■ 文档节选 ■
· · · ·

这是骇人听闻的闻所未闻的惨烈一幕。
1994年6月的一个月黑风高的狰狞之夜,原山东省临盘油田职工韩跃,捆住已脱离夫妻关系的前妻,烧红铁锥,在她胸腹部一笔一划烙下8个不堪入目的字,一边烙一边说:“就是要让你找不到男人!”
剧烈的疼痛使这个可怜的女人一遍一遍昏死过去……

韦秀玲的老家在江苏农村,江南水乡使她出落成一个漂亮的姑娘,身材苗条,个头适中,白白净净的脸上挂着一双大眼睛,显得格外秀气。
韦秀玲有个姐姐,早几年来到了山东临盘油田,结婚成家。1984年初,韦秀玲的姐姐生孩子,没有人照顾。正在这时,韦秀玲也高中毕业,在家无事,便和家中父母商量,来到了临盘油田,照顾姐姐和孩子。
开始时,韦秀玲并没有想到在山东成家,而且她还年轻,不到20岁。后来,和她姐姐在一起的一个老乡提出了在山东找对象的事情。山东这个地方不错,油田虽说苦点累点,待遇也挺好,何不在这里安家,找个对象。同时,姐妹俩在一个地方,彼此也好有个照应。一来二去,经常提起这个话题,韦秀玲心里也活动了,便同意在油田找个对象结婚的事情。于是,在老乡的介绍下,韩跃出现在韦秀玲面前。

韩跃长得仪表堂堂,1977年参加工作,父母都是油田的老职工,但韩跃有个毛病,就是好打架斗殴。时间长了,家里也管不了。参加工作后,工作也不积极,经常在班上找不到人,后来又到了河南中原油田工作过一段时间。回到临盘后,因盗窃单位财产被公安机关劳教二年,监外执行,单位每月发给30元生活费。正在这个时候,韦秀玲同韩跃认识了。
韦秀玲和韩跃谈恋爱也没有多长时间,有好心人告诉她韩跃的情况:劳教犯,好打架。
对这些,韦秀玲并没有特别在意,觉得现在还年轻,犯点错误改了就行,以后结婚过日子就行。
从内心里讲,韦秀玲和韩跃谈不上什么感情,更谈不上爱情。结婚时,韦秀玲还不到20岁,也没有考虑多少,觉得只要和姐姐在一起就行。所以,当别人介绍韩跃时,她见小伙子长得挺漂亮,也就没多想就同意了。韩跃呢,本来在油田是个打架斗殴闻名的人,找个对象不容易,忽然韦秀玲出现在他面前,而且人又长得秀气漂亮。
对于这个从天上掉下来的“林妹妹”,韩跃当然是喜上眉梢。他向韦秀玲表示,结婚以后,坚决改掉原来的坏毛病,好好上班,好好过日子。
1984年年夜,韦秀玲和韩跃结婚了。

· · · ·

收集的数据条目:
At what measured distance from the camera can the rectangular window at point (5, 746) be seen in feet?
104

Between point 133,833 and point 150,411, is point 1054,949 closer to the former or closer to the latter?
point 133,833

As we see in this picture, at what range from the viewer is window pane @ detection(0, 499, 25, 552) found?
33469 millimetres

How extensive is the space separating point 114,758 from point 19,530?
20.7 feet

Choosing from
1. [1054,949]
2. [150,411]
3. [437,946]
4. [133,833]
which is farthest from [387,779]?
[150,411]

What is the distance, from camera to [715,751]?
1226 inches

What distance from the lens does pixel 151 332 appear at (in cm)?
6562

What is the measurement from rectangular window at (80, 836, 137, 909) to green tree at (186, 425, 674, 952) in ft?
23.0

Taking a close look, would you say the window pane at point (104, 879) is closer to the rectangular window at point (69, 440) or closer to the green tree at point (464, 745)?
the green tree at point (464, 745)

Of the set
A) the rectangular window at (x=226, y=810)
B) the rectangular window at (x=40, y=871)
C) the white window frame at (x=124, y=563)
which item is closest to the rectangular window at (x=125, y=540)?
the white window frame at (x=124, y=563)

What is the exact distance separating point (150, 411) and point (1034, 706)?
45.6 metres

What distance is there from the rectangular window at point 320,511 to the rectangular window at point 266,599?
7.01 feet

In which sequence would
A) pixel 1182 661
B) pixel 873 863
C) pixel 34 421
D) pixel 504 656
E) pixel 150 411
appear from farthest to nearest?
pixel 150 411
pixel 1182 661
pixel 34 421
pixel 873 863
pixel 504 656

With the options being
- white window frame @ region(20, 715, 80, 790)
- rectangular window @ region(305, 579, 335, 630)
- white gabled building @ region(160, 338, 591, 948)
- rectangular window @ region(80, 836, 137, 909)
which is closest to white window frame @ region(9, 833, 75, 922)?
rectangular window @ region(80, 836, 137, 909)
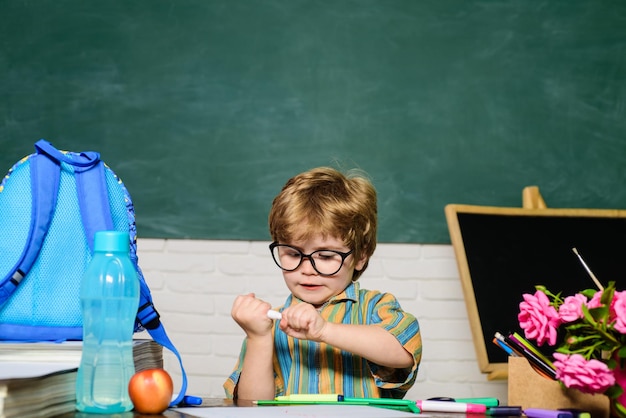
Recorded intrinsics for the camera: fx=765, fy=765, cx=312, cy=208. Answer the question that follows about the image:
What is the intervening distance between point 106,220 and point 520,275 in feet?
→ 5.19

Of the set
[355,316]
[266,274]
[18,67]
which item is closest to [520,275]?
[266,274]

· · · ·

■ 任务要求 ■
1) 将关于韦秀玲和韩跃的记述中从“1994年6月的一个月黑风高”往下一直到“了临盘油田,照顾姐姐和孩子。”的全部文字照原样抄录下来。
2) 接着关于韦秀玲和韩跃的记述停下的地方往下续写。
这些记录取自另一个来源。

■ 答案列表 ■
1)
1994年6月的一个月黑风高的狰狞之夜,原山东省临盘油田职工韩跃,捆住已脱离夫妻关系的前妻,烧红铁锥,在她胸腹部一笔一划烙下8个不堪入目的字,一边烙一边说:“就是要让你找不到男人!”
剧烈的疼痛使这个可怜的女人一遍一遍昏死过去……

韦秀玲的老家在江苏农村,江南水乡使她出落成一个漂亮的姑娘,身材苗条,个头适中,白白净净的脸上挂着一双大眼睛,显得格外秀气。
韦秀玲有个姐姐,早几年来到了山东临盘油田,结婚成家。1984年初,韦秀玲的姐姐生孩子,没有人照顾。正在这时,韦秀玲也高中毕业,在家无事,便和家中父母商量,来到了临盘油田,照顾姐姐和孩子。

2)
结婚后的最初一段日子,韩跃比较守规矩,也不打架了,下班也能够按时归家。韦秀玲没有工作,在家中操持家务。不久,一个可爱的女孩诞生了,家里的家庭气氛浓了起来。
然而,这样的好日子没能维持好长时间,韩跃就露出了庐山“真面目”。
有了孩子以后,韩跃以前的许多“朋友”找上门来,他们一来,韩跃就要和他们喝酒、胡吹,常常一闹就是大半夜。韦秀玲也跟着忙活,烧水、做菜、做饭。如稍有怨言,韩跃就随手甩给韦秀玲几巴掌。
由于韦秀玲没有工作,为了维持家庭开支,聪明能干的韦秀玲开了一间裁缝店,给人做衣服,挣钱来补贴家用。韩跃喜欢喝酒,有时一天就要喝个半斤八两,喝醉了酒就要打人。1992年,韩跃喝醉酒骑摩托车撞死了人要赔人家钱,都是韦秀玲借钱赔上的。
日子过到1992年时,韩跃打骂韦秀玲成了家常便饭,有时用手打,用脚踢。后来就专门用韦秀玲做衣服的尺子打,边打边口中数着,有一次一气打了40下,打得韦秀玲身上皮开肉绽。
有一次,韦秀玲实在被打急了,跑到法院,找到法官要求离婚。法院、单位领导找韩跃,他态度非常好:“都是我的错,都是我的错,我再也不打了。”并且给韦秀玲写悔过书,保证今后再也不打妻子云云。

直到离婚之前,韦秀玲手中韩跃的悔过书就保存了厚厚的一叠。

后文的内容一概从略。